The Missing Link in Every Development Program
I have observed this pattern consistently across Singapore, Hong Kong, and Australia. A well-designed program runs. Participants are engaged. The facilitator is excellent. The content is relevant. By the final session, people leave motivated, with new frameworks, new language, and genuine intention to do things differently.
Three weeks later, almost nothing has changed.
Not because the program failed. Because the system around the program failed.
And at the centre of that system failure, almost every time, is the same missing link — the direct manager.
What Managers Are Typically Asked to Do
In most organisations, a manager’s involvement in a development program looks like this: they nominate their direct report to attend. They receive a completion notification when it is over. That is it.
No conversation before the program about what the participant should focus on. No check-in during the program about what they are trying. No structured discussion afterwards about what they observed or what support they would offer.
The manager is the most influential person in that participant’s working life — and they have been made a bystander.
What Actually Happens When Managers Are Not Involved
The participant returns to work. They are motivated. They have new ideas. Then the emails pile up. The quarter-end targets land. The team has a crisis. The old habits are faster, more comfortable, and nobody is reinforcing the new ones.
Within three weeks, the learning fades. Not because the participant did not want to change. Because the environment around them did not change at all.
James Kirkpatrick calls the structures that prevent this “Required Drivers” — the reinforcement, encouragement, and accountability systems that make on-the-job application stick. In my experience across APAC, Required Drivers are almost always absent.
The L&D team designed a great program. Nobody designed the environment the participant returned to.
The Five Manager Behaviours That Change Outcomes
The research on this is clear. Managers do not need to become coaches or learning experts. They need to do five specific things.
1. Before the program — Have a focused conversation
Ask what the participant wants to focus on and why it matters to their role. Ten minutes. It signals that development matters and creates intention before day one.
2. During the program — Check in once
Ask how it is going. What is landing? What are you trying? This keeps learning alive between sessions rather than confined to the classroom.
3. After the program — Create one application moment
Do not wait for new behaviour to happen organically. Deliberately create a situation where the participant can apply what they learned in real work.
4. When you see it — Name it specifically
“I noticed you handled that differently than you would have six months ago.” Specific recognition reinforces far more powerfully than general praise.
5. When you do not see it — Ask about it
Not as a performance conversation. As a development conversation. “What got in the way this week?” This signals that application is expected, not optional.
None of this requires significant time. It requires intention — and a belief that developing people is part of the manager’s job, not a task delegated entirely to HR and the L&D team.

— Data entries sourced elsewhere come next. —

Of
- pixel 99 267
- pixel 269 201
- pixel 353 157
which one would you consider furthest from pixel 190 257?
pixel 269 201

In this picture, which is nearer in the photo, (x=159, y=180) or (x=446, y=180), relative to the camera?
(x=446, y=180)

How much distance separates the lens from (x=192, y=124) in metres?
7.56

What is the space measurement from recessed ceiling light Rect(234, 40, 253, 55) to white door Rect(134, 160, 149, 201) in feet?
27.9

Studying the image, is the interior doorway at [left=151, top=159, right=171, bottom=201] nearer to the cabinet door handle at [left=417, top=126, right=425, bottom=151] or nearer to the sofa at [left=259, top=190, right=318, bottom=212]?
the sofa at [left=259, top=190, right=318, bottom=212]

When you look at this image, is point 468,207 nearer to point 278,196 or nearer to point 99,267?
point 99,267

Why This Is Harder in Asia Pacific
There is a cultural dimension to this that is rarely spoken about directly.
In Singapore, Hong Kong, and Australia — particularly in sales-driven and high-performance cultures — the majority of managers reached their role because they were exceptional individual contributors. They were promoted because of what they could do, not because of how well they could develop others.
They lead by doing. They lead by example. They lead by being the most capable person in the room.

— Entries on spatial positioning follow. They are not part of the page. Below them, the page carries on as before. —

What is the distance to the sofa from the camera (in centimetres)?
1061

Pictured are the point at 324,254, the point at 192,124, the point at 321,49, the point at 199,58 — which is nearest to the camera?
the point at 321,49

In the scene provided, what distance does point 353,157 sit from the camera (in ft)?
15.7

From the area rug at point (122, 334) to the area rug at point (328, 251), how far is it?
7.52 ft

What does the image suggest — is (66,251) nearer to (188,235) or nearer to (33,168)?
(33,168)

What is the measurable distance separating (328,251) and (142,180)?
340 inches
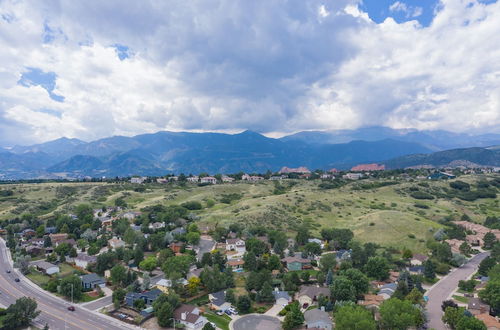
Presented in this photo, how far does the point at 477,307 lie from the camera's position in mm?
48281

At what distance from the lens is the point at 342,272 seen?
56812 millimetres

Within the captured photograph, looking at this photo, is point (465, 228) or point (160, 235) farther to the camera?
point (465, 228)

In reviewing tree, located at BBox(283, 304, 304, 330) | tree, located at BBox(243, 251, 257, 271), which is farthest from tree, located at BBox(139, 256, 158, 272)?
tree, located at BBox(283, 304, 304, 330)

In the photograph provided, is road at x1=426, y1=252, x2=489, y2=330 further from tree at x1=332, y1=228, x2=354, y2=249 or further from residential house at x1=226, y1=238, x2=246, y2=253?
residential house at x1=226, y1=238, x2=246, y2=253

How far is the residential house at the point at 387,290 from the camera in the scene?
5296 cm

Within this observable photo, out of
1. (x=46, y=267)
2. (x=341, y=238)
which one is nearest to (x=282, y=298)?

The idea that their role now includes actively reinforcing a direct report’s learning behaviour — sitting with someone after a program, noticing their behaviour, having a structured development conversation — is genuinely foreign to how they think about management.
This is not a motivation problem. It is a role clarity problem. Nobody has told these managers that development reinforcement is their responsibility. So they do not do it. Not out of negligence — out of genuine unawareness that it was ever expected.
What It Looks Like When It Works
The managers who change outcomes are not necessarily the most talented or the most experienced. They share one quality: they treat development as a recurring conversation, not a one-time event.
They check in after programs — not to audit, but to understand. They create space in team meetings for people to share what they are working on. They reference the development program weeks after it has ended. They connect business challenges back to the capabilities their team is building.
Their direct reports do not experience development as something that happens away from work. They experience it as something woven into how their team operates.
The result is not just better application of learning. It is a team culture where growth is expected, modelled, and sustained.
The Question That Changes Everything
Most organisations evaluate their L&D investment by asking: was the program good? The more important question is: what did managers do in the 90 days after the program ended?
That question is almost never asked. And until it is — until manager involvement in development is treated as a non-negotiable rather than a nice-to-have — organisations will keep investing in well-designed programs and wondering why the needle does not move.
When was the last time your managers had a structured conversation with a direct report about their development — not their performance, their development? What would change if that happened consistently, across every team, every quarter?